From time to time a deck hand, a grinning unwashed youth, in a checkered shirt and greasy cap, stopped on his errands about the ship to point out some feature of the land. Carney answered him a little testily. What did the young fool think he was, a tourist of some sort? “Look here,” he wanted to say, “I knew this coast before you were born, from Belle Isle to Port aux Basques, round by the east. When I was your age I'd been to Spain and Italy, and down to Barbados and Brazil—in schooners and square-riggers, mind, none of your stinking steam tubs—and before that I'd been out to the sea-ice five seasons with the swilers. And you tell
me
that's the Horse Chops!”

But he said nothing, of course. The habit of silence had fallen on him once again after those eager conversations in the fo'c'sles of Saint John's. His face was unmoved as the sailor chattered and the miles went past. His blue gaze rested on the passing scene with an immense gravity, as if all this were some solemn tale read before, but whose climax he had forgotten and was trying to recall.

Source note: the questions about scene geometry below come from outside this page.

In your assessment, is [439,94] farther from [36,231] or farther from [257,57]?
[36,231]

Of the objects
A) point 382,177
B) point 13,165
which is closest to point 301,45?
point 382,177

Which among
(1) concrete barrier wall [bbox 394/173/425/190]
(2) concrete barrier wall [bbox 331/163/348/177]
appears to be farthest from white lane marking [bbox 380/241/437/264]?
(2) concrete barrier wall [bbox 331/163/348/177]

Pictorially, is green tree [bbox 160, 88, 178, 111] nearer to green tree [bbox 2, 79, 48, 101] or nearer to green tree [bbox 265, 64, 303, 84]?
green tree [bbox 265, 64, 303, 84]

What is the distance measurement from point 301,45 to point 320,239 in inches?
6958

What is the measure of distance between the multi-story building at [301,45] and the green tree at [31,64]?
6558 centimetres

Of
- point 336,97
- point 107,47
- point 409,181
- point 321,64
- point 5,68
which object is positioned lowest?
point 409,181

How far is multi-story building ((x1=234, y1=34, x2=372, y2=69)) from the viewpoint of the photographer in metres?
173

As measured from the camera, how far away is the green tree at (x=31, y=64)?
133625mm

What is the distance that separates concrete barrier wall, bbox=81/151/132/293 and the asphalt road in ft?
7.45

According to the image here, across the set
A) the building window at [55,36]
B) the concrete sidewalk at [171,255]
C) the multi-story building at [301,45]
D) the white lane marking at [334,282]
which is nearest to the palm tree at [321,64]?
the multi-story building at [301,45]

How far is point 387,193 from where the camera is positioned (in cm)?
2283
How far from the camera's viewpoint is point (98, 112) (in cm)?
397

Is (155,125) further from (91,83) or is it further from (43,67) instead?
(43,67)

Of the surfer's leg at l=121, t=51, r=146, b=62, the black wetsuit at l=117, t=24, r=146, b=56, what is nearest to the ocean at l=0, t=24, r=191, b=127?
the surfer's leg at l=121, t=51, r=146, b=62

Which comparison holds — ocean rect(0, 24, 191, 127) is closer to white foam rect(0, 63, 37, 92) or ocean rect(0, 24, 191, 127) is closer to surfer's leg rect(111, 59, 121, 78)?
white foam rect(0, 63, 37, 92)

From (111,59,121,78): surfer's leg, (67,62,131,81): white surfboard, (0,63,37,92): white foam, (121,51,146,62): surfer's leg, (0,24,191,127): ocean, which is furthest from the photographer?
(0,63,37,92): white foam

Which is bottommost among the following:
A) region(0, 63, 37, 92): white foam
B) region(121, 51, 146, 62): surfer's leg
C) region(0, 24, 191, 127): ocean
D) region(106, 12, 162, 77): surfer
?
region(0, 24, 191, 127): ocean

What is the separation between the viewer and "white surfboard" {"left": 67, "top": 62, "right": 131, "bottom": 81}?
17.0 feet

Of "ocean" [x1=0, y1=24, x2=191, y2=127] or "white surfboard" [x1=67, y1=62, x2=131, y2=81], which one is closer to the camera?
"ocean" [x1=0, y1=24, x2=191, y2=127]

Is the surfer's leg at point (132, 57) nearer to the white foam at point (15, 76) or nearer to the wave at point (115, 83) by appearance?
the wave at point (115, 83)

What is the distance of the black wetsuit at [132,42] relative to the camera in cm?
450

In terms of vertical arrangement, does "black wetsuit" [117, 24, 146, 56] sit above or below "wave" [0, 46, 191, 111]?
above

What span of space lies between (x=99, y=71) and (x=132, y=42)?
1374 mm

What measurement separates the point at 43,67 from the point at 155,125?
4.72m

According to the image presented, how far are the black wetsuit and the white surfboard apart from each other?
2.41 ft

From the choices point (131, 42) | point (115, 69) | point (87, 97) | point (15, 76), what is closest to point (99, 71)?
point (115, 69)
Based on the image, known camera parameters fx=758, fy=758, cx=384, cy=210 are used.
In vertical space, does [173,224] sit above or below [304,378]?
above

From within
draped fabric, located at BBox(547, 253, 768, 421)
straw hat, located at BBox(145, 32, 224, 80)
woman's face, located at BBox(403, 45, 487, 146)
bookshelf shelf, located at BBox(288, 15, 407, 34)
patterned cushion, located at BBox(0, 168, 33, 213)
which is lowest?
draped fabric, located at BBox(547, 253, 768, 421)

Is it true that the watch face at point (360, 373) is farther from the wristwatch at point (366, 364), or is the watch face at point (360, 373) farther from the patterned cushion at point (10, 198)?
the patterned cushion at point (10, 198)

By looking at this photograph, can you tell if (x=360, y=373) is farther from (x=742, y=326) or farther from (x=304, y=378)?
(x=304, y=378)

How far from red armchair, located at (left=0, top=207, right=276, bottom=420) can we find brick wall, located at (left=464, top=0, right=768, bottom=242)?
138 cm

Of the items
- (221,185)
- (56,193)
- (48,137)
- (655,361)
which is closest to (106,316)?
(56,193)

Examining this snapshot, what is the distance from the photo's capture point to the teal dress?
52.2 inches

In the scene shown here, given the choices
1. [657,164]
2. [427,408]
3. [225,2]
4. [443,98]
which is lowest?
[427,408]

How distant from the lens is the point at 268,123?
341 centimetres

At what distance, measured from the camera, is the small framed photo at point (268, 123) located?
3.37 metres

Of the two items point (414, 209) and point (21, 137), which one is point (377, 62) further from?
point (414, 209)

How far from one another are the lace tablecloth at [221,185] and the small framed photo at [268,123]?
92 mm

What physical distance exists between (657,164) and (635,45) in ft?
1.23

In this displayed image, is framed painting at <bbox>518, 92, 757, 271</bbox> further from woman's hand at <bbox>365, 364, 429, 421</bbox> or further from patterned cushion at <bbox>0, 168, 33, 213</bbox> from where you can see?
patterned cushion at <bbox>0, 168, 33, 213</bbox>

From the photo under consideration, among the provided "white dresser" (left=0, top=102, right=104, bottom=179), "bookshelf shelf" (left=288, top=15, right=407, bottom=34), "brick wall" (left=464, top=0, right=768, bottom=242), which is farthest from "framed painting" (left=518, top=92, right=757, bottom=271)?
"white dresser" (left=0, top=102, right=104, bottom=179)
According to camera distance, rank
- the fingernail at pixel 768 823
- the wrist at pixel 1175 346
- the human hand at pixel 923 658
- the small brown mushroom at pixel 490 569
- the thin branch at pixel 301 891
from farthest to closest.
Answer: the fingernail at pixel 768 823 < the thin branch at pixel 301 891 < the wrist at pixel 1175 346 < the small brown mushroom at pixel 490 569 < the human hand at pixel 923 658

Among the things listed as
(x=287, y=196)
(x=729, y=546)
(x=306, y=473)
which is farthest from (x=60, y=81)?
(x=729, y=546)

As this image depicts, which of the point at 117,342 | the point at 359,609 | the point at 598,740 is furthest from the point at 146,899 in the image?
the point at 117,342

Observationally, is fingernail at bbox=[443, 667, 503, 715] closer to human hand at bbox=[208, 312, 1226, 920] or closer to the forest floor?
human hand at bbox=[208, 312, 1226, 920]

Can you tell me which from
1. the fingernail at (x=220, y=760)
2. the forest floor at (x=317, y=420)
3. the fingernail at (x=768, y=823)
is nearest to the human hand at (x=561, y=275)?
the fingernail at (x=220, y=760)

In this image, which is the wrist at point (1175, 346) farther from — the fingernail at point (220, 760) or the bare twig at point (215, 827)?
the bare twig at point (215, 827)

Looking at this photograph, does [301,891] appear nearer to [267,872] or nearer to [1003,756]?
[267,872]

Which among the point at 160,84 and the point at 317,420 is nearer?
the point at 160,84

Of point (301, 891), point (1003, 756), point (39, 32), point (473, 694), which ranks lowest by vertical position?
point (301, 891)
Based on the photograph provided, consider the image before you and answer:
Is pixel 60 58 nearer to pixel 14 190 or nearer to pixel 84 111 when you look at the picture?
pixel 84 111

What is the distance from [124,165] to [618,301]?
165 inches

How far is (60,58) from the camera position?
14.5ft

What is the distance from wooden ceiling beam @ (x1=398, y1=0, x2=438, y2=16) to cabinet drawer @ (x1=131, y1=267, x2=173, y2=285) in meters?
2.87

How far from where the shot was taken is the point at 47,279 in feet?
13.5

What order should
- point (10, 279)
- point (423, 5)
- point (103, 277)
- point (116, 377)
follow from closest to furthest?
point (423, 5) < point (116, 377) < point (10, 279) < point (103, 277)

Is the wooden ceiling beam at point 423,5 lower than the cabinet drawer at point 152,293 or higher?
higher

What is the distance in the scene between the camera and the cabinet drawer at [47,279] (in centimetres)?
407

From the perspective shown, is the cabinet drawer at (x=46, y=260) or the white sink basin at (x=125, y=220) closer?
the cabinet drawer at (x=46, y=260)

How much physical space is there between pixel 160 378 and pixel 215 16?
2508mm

He slept in a cabin redolent of unwashed passengers coming down from Labrador in the years gone by. There was a scurry of rats behind the bulkhead. When he switched out the light a host of cockroaches emerged from the ancient woodwork and ran about the cabin ceiling, dropping on the floor with the persistent tap of a leaky roof in rain. He smiled in the darkness. Like the sealers, that! Life hadn't changed much, up here at any rate. And tomorrow…ah, tomorrow! He felt a glow of excitement in his big frame, lying in the unclean bunk.

On the next afternoon the ship crept into a steep nook of the coast. She put ashore Carney and his baggage, disgorged a few packages of small freight, and then departed with a single absurd shriek that fled along the cliffs. Carney picked up his suitcases and trudged up the stony street like a man in a trance. By Jingo, it was here all right! Fishing stages clinging like a wooden growth to the face of the rock; small gray houses with curled and weatherbeaten shingles perched amongst the rocks, each chimney with a blue wisp of wood-smoke, each dooryard with its nets spread out to dry, its brushwood flakes covered with split fish, its heap of firewood sawed and split, its beaten path to the village street.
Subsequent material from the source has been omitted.